Mehmet Amca’nın Zorlu Yaşamı
Tokat Zile doğumlu Mehmet Atasever, Bornova’daki rutubetli ve bakımsız bir gecekondu evinde yıllardır tek başına yaşıyor. Evine ulaşmak için özel bir yolu olmayan bu yaşam alanında, banyo dışarıda ve bir göz oda depo olarak kullanılıyor. Yaklaşık iki yıldır ayaklarındaki iltihaplı yaralar nedeniyle yürüyemeyen Mehmet Amca, aynı zamanda enfeksiyon nedeniyle vücudunda farklı yaralarla da mücadele ediyor.

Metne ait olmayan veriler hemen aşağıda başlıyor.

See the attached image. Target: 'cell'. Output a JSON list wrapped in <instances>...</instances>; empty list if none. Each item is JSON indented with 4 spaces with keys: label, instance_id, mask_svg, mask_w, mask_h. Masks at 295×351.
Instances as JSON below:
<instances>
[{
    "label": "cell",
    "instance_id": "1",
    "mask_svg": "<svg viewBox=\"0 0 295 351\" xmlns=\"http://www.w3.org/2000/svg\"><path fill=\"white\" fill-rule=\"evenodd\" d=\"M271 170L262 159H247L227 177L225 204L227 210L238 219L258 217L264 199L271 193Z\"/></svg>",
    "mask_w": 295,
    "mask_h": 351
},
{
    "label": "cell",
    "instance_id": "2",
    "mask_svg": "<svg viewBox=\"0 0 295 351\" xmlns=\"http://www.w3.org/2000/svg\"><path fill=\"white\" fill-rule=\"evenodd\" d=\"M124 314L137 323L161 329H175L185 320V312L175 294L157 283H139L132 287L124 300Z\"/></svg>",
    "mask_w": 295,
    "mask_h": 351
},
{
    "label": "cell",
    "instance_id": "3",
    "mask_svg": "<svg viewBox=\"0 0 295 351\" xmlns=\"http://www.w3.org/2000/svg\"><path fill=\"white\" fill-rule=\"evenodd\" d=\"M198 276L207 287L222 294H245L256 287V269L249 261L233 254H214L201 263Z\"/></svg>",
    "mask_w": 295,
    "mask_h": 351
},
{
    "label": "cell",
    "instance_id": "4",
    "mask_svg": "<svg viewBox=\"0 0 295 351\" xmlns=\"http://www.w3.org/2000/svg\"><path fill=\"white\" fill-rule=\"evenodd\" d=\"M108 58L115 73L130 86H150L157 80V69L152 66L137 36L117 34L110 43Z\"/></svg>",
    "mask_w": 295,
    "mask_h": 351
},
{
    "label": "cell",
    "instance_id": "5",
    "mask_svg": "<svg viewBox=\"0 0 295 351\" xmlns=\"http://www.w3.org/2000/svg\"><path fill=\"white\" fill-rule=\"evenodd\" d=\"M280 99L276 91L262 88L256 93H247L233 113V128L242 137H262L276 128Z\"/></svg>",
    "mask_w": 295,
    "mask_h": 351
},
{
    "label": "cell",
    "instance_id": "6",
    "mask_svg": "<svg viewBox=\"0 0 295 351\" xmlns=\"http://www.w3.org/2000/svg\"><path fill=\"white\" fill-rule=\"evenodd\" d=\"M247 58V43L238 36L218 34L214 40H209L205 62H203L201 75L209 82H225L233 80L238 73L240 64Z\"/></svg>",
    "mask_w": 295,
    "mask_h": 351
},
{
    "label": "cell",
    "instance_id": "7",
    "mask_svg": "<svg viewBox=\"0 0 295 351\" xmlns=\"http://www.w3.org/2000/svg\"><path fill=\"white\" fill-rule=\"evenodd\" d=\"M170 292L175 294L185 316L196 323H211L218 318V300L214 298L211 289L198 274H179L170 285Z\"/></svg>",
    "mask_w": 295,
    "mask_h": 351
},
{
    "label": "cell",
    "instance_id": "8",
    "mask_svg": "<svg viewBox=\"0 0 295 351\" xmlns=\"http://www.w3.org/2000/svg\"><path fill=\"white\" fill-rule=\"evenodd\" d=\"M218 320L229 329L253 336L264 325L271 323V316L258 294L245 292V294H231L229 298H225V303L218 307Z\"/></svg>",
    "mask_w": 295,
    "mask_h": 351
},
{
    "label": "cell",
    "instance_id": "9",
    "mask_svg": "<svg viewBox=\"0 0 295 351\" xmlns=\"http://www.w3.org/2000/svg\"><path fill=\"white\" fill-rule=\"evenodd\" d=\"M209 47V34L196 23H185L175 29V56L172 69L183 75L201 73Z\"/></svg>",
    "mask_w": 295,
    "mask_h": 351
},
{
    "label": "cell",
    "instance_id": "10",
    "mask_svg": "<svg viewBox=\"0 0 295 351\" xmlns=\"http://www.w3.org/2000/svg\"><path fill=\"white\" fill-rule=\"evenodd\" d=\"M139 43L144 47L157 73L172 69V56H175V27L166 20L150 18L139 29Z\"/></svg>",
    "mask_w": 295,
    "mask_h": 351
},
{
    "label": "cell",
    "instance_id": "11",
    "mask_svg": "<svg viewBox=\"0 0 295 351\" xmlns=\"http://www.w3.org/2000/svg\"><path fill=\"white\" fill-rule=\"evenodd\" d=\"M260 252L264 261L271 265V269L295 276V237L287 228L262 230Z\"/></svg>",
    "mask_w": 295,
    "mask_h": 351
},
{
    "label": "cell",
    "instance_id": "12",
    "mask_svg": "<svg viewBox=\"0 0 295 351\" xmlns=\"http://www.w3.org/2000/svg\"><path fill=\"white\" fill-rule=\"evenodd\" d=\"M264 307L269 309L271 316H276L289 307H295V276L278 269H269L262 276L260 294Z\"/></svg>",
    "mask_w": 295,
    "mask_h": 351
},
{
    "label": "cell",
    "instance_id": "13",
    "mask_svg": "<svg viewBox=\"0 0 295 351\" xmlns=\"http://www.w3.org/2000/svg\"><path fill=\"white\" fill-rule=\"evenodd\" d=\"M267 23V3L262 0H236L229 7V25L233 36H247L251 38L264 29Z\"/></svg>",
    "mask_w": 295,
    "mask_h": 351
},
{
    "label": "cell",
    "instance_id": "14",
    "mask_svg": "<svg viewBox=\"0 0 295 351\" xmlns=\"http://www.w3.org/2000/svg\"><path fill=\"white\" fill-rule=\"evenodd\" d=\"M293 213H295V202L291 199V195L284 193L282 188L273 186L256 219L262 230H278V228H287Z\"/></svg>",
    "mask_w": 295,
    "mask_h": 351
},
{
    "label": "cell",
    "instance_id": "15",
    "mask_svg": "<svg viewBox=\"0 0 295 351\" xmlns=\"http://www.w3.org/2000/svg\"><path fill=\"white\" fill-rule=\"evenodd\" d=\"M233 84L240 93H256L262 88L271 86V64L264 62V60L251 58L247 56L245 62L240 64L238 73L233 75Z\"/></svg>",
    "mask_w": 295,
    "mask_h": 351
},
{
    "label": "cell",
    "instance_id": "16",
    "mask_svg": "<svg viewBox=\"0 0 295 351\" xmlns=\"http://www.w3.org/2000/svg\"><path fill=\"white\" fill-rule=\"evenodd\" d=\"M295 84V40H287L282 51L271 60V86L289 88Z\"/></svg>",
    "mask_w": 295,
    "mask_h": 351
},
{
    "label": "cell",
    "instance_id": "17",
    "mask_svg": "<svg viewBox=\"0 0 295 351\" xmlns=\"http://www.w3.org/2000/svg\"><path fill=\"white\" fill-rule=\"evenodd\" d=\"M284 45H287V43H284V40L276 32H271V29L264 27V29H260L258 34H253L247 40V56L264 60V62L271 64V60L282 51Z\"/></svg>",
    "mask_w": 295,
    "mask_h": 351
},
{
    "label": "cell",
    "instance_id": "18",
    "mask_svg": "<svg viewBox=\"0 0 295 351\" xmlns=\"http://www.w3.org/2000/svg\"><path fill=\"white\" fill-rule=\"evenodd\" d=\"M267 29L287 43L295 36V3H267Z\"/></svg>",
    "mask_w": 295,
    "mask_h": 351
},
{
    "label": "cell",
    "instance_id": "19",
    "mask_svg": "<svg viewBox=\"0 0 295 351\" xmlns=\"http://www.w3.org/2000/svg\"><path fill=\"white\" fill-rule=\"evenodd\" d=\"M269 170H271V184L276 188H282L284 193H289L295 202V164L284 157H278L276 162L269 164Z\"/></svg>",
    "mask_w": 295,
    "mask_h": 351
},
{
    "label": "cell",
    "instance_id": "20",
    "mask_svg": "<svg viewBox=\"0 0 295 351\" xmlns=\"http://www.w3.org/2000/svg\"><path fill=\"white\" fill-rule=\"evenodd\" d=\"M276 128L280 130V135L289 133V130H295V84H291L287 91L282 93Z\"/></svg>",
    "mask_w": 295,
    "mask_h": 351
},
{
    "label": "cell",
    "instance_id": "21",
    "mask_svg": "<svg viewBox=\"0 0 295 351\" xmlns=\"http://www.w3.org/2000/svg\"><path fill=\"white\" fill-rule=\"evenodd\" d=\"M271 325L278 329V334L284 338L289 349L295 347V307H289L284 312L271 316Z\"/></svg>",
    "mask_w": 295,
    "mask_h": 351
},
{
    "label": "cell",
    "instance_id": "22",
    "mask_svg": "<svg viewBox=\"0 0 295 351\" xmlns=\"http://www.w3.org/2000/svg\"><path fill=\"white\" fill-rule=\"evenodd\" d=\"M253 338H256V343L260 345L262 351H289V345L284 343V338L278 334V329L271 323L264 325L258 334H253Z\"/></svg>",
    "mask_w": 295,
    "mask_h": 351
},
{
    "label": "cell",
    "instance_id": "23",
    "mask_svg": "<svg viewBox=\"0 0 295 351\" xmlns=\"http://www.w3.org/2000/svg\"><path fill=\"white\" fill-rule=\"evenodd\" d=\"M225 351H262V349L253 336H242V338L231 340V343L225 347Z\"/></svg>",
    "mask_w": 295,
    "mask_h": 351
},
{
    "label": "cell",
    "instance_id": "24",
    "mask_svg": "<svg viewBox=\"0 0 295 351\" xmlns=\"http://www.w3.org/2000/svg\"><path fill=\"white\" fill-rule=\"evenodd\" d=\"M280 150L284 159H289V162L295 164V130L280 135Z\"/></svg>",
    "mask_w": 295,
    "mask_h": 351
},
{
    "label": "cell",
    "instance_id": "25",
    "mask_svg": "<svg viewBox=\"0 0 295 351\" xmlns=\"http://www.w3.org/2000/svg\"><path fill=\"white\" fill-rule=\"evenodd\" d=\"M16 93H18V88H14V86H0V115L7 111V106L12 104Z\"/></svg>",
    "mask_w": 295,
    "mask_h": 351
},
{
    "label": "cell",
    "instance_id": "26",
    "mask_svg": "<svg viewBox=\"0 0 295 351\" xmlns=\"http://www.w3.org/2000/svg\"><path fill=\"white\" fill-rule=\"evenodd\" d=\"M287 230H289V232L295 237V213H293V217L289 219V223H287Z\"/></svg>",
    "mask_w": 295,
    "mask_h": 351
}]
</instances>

Son olarak Bayraklı Şehir Hastanesi’nde 10 gün tedavi görmüş, ancak taburcu edildikten sonra tek başına hayatta kalma çabasına geri dönmüş.
Komşuların Dayanışması Olmasa...
Mehmet Amca’nın günlük yaşamı tamamen komşularının desteğine bağlı. Yemek, ilaç, banyo ve diğer ihtiyaçlarını karşılayabilmesi komşuların yardımlarıyla mümkün oluyor. Ancak sürekli bakım mümkün olmadığından, zaman zaman aç kaldığı ya da ilaçlarını düzenli alamadığı oluyor. “Kimse yok mu? İnsan evladı yok mu?” diyerek çaresizliğini dile getiren Mehmet Amca, huzurevine yerleştirilmek için bekleyenler listesindeki 18 kişi arasında sırasını bekliyor.
Huzurevi Başvurusu ve Bekleyiş
Kızılay Mahalle Muhtarı Besra Girgör, Mehmet Amca’nın durumunu Aile ve Sosyal Hizmetler Bakanlığı’na bildirmiş ve 5 ay önce Şehit Asteğmen Adem Dertsiz Huzurevi’ne başvuruda bulunmuş. Ancak, yoğunluk nedeniyle Mehmet Amca’nın bekleyişi sürüyor. Muhtar Girgör, Mehmet Amca’nın huzurevine yerleştirilmesi için yetkililere defalarca durumu ilettiğini belirterek, bu sürecin hızlanmasını umuyor. “Mehmet Amca’nın durumu çok kötü. Her geçen gün daha fazla acı çekiyor” diyen Girgör, bu dramın bir an önce çözülmesi gerektiğini vurguluyor.